Operating margins before interest, taxes, depreciation and amortization (EBITDA) had healthy growth in Europe for Billabong in its 1st half ended Dec. 31, going up to 20.4 percent of total sales in the region from 17.8 percent in the same period of a year ago. The company’s EBITDA in Europe was up by 34.1 percent in local currencies, and it reached 18.1 million Australian dollars(€11.3m-$13.4m) during the 6-month period. European sales went up by 16.9 percent to €54.4 million in local currencies.

The continent’s strong performance was aided by favorable exchange rates, by decent sales of accessories and other high-margin products, and by more efficient supply chain processes.

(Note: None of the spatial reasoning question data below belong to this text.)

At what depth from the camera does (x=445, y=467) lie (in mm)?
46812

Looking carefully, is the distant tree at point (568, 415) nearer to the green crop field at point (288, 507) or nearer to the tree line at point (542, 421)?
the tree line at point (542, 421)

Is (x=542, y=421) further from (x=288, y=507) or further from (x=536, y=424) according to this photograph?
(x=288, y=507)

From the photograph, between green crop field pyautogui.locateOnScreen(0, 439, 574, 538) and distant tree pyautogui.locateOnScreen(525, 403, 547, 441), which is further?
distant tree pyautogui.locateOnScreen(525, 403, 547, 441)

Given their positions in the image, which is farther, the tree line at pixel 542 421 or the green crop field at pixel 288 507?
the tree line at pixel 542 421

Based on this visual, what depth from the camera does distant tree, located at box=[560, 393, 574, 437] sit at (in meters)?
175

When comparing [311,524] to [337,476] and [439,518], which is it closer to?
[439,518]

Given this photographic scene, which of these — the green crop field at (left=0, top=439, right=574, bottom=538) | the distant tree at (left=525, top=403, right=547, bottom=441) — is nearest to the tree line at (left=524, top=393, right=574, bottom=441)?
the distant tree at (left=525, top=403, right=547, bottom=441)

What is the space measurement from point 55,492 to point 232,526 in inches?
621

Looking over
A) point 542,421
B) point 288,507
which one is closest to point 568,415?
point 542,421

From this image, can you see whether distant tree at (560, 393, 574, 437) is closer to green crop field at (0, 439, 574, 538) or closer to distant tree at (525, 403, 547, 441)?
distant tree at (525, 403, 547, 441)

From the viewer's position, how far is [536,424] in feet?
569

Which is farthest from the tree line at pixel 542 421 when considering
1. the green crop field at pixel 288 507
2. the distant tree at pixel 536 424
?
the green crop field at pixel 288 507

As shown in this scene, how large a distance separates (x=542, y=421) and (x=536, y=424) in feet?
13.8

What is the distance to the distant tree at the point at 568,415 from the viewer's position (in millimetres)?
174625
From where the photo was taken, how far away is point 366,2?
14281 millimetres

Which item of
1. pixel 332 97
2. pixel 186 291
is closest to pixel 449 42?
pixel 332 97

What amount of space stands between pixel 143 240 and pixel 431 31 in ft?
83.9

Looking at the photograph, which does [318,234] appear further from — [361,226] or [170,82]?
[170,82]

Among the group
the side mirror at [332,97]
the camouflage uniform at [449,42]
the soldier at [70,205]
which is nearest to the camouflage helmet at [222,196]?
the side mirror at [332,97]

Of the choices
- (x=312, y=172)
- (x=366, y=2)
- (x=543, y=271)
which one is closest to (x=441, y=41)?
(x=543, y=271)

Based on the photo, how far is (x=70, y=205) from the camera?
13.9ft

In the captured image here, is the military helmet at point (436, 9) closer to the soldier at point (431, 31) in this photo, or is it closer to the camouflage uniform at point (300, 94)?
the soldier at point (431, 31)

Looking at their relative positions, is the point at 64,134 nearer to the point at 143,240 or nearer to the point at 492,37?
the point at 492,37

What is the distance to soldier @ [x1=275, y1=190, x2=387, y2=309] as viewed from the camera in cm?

The company says the retail environment was tough, but Element and Von Zipper brands performed well. By country, Italy and Spain were noted as being especially strong in the half.

Elsewhere, sales grew by 10 percent in Australasia to A$177.1 million (€110.3m-$131.0m) and by 27 percent in the Americas to A$41.7 million (€26.0m-$30.8m). As a percentage of sales, the EBITDA in Australasia and the Americas was respectively 34.9 and 19.1 percent.

The Element brand now represents more than 15 percent of the group’s revenues, as its sales rose by 30 percent in the 1st half. Additionally, the brand launched a line of footwear in the period whose deliveries to the USA, Europe and Australasia began this past January.

In total, Billabong reported a 14.7 percent increase in net profit to A$79.5 million (€49.5m-$58.8m) from a 16 percent expansion in revenues to A$490.1 million (€305.4m-$362.5m) The company said that strong performances outside of the USA secured its place as a global force. Billabong owns and operates 108 retail stores around the world and licenses another 39. The retail revenues of its company-owned doors are projected to surpass $A100 million (€62.3m-$74.0m) during the current fiscal year.